Notably, our detected lesion cluster was located in the left hemisphere, although patients did not report any lateralization of the RLS complaints in the study. The reason for this remains speculative. However, lesion lateralization has been reported in patients with bilateral pyramidal and extrapyramidal symptoms in MS before [7, 17]. Also in RLS patients without MS, white matter abnormalities in areas of the efferent motor system and sensorimotor integration, lateralized to the left hemisphere, have been found using diffusion-tensor imaging [28]. As a hypothesis, RLS in pwMS may occur due to a disinhibition because of distinct lesions in the lateralized central motor control or motor pathways in a dominant (left) hemisphere. Consequently, supratentorial lesions may only partially account for RLS in pwMS.

Subjects with symptomatic RLS had a higher disease duration, a factor that might increase the probability of a MS lesion localized in the efferent motor system that may lead to symptomatic RLS. Several studies have demonstrated a correlation between MS severity [5] and the occurrence of symptomatic RLS [3, 10]. However, the cerebral lesion load was lower in individuals with RLS in our cohort.

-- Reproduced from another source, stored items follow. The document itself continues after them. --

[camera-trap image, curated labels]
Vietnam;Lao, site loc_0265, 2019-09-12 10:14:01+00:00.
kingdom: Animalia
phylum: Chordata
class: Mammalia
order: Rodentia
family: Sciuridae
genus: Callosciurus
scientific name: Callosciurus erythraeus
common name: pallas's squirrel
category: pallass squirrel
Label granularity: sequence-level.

Therefore, the previously reported higher clinical MS severity in RLS patients may possibly have resulted of a higher rate of lesions of the spinal cord.

In summary, in this study, we were able to detect a lesion cluster in the left white matter next to the gyrus precentralis associated with RLS in pwMS. As hypothesis, pwMS with symptomatic RLS may partially suffer from a dysfunction of the corticospinal tract due to MS lesions.

Limitations

Several limitations of this study need to be considered. The manifestations of MS are very heterogeneous. Because of the retrospective nature, the diagnosis of RLS based on patients’ records was not systematically assessed, which may have led to underreporting. Although patients were asked carefully, we cannot rule out that patients of the control group had no RLS. An exact classification of the type of RLS, although desirable, could not be realized. Therefore, other causes for RLS than MS were not definitely excluded. A more well-defined cohort of RLS due to MS or a higher sample size may have produced more clear results. MS disease duration was higher in pwMS with RLS than in the control group. As disease duration is associated with RLS severity, we cannot exclude that this may have affected our results. The higher age in the cohort is a confounding factor, too. Additional matching for age and disease duration was not realizable, so we cannot exclude that differences in these parameters between both groups may have biased our results.

We did not have a standardized MR protocol, which could have influenced the results. Although MRI slice thickness of 5 mm meets the criteria of the current guidelines for MS, a lower thickness would have been desirable [14, 15]. Spinal lesions are known to cause restless legs syndrome in MS. Unfortunately, the VLSM approach is not validated for correlating spinal lesions. Methodically, this study only was able to examine cerebral lesions, which could have biased the results. However, it seems unlikely that the presence or absence of spinal cord lesions may have produced false-positive results, i.e., the cerebral lesion cluster in the Liebermeister analysis of the brain. Tissue damage in MS may be diffused and not detectable in MRI, but also impair neurons involved in the development of RLS in MS.

Conclusion

In conclusion, this study was able to identify a lesion cluster in the subcortex close to the left gyrus precentralis significantly associated with RLS in pwMS. Thus, our data suggests that a dysfunction of the efferent motor system due to cerebral lesions may contribute to the pathophysiology of RLS in MS. Further information about the functional alteration of lesioned neuronal networks and connectivity is needed and should be the object of future studies.